Before an audience of dignitaries that included the presidents of Lithuania and Estonia, who declined their invitations to the extravaganza in Moscow, Mr Bush also alluded to widespread criticism of Mr Putin for ruling Russia with an increasingly heavy hand.
"All free and successful countries share certain characteristics: freedom of worship, freedom of the press, economic liberty, the rule of law and limitation of power through checks and balances," Mr Bush said.
"In the long run, the strength of Russian democracy will determine the greatness of Russia. I believe the people of Russia value their freedom, and will settle for nothing less."
Amid continuing Russian anger over perceived US orchestration of recent revolutions in Georgia and Ukraine that brought pro-Western leaders to power, Mr Bush pushed openly for democratic change throughout the old Soviet Union, where authoritarian allies of Moscow are now coming under increasing pressure. Belarus, which Alexander Lukashenko has ruled for 11 years and serves as Russia's strongest buffer with the growing EU, was the first target named.
"All of us are committed to the advance of democracy in Belarus," Mr Bush declared. "The people of that country live under Europe's last dictatorship, and they deserve better."
He also said he backed "democratic progress in Moldova", which is already easing free of Moscow's influence, and then broadened his scope.

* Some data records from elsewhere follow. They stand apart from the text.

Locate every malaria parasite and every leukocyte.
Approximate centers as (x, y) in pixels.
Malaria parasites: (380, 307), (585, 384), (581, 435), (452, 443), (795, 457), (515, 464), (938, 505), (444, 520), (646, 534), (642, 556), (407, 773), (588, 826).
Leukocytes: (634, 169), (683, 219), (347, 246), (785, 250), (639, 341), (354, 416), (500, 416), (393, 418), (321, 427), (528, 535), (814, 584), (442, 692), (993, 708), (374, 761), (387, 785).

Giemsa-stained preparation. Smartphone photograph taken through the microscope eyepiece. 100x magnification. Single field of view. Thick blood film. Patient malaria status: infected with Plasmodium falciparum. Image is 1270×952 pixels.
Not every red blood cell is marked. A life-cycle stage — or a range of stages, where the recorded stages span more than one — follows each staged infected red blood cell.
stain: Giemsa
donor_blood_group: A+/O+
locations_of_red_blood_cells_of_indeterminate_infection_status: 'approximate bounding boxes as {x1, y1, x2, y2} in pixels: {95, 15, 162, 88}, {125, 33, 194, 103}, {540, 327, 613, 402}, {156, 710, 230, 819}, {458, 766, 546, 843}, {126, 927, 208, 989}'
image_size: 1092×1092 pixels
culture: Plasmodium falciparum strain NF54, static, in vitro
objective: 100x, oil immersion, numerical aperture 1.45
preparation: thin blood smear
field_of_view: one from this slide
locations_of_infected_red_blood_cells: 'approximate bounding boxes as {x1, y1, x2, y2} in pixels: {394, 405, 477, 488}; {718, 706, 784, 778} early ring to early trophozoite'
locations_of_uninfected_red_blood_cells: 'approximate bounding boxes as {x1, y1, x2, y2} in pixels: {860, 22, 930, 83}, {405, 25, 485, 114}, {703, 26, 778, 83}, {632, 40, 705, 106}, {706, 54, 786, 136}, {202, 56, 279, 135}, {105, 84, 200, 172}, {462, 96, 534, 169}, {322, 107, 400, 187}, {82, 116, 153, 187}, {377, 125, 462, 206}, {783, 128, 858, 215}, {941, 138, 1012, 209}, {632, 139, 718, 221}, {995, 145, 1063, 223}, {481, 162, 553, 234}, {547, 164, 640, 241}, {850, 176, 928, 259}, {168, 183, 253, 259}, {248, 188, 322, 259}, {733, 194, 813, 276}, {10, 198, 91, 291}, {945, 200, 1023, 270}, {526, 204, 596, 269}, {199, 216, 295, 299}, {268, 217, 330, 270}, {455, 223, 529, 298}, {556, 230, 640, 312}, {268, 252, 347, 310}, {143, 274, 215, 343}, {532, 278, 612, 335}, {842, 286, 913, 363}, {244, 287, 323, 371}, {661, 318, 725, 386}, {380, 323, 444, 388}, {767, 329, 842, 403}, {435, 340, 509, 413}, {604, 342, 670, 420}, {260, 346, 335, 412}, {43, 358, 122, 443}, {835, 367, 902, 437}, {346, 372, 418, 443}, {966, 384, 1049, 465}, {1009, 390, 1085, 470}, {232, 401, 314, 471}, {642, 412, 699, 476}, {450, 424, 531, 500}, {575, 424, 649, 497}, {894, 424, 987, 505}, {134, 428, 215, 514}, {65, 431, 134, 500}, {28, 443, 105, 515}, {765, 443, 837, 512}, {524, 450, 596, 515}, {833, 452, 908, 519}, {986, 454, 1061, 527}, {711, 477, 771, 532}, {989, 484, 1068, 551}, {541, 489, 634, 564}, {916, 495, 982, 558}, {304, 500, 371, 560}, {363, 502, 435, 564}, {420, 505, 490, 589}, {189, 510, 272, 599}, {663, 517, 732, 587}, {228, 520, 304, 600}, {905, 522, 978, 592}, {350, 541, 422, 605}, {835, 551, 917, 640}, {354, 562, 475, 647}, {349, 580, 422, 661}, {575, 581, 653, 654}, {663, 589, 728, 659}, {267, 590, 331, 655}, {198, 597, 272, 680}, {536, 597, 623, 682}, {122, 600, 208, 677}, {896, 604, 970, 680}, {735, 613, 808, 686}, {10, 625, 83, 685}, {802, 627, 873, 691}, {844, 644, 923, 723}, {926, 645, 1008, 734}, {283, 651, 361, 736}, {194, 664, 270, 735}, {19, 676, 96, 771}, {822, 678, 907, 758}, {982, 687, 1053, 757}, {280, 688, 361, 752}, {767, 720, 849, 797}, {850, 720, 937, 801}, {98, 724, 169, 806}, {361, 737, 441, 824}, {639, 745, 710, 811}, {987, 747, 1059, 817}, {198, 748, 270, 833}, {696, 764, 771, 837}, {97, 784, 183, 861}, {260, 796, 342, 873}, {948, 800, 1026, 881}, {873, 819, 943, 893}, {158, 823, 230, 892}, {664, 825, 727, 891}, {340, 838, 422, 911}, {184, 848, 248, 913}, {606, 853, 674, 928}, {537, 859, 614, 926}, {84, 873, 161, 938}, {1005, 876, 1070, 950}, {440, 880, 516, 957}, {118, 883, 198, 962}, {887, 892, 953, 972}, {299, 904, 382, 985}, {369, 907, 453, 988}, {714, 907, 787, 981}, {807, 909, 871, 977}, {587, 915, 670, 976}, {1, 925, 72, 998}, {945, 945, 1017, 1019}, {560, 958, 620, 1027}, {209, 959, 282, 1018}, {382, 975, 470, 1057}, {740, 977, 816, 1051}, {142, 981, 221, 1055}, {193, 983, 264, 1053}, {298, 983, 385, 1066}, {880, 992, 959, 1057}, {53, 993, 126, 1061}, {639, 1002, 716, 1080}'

"All the nations that border Russia will benefit from the spread of democratic values - and so will Russia itself," Mr Bush insisted, comments that will irk a Kremlin that has a wary eye on central Asia after Kyrgyzstan's revolution earlier this year.
Before yesterday's Moscow summit of leaders from the post-Soviet Commonwealth of Independent States (CIS), which included Mr Putin, Kyrgyzstan's acting president Kurmanbek Bakiyev appeared to align himself with Mr Bush.
"I think the CIS has no other choice - the whole world is developing on the basis of democratic principles and the CIS has to go in that direction, too," he said. Mr Bush, meanwhile, was with the Netherlands' Queen Beatrix, prime minister Jan Peter Balkenende and hundreds of veterans at Margraten, where some 8,000 US soldiers are buried.
The US president and Dutch monarch laid wreaths before a war memorial decked with American and Dutch flags, and stood for a gun salute, a solemn bugle call, the national anthems of both countries and a flyover by seven fighter jets.
"We commemorate a great victory for liberty. And the thousands of white marble crosses and Stars of David underscore the terrible price we paid for that victory," Mr Bush said, looking out over the pristinely kept graveyard, where about 10,000 people braved wet and windy weather to attend the ceremony.
After being greeted in the Netherlands by protests against the war in Iraq, Mr Bush also urged the world to unite to bring peace to the Middle East.
"Freedom is the permanent hope of all mankind," he said. "And when that hope is made real for all people, it will be because of the sacrifices of a new generation of men and women, as selfless and dedicated to liberty as those we honour today."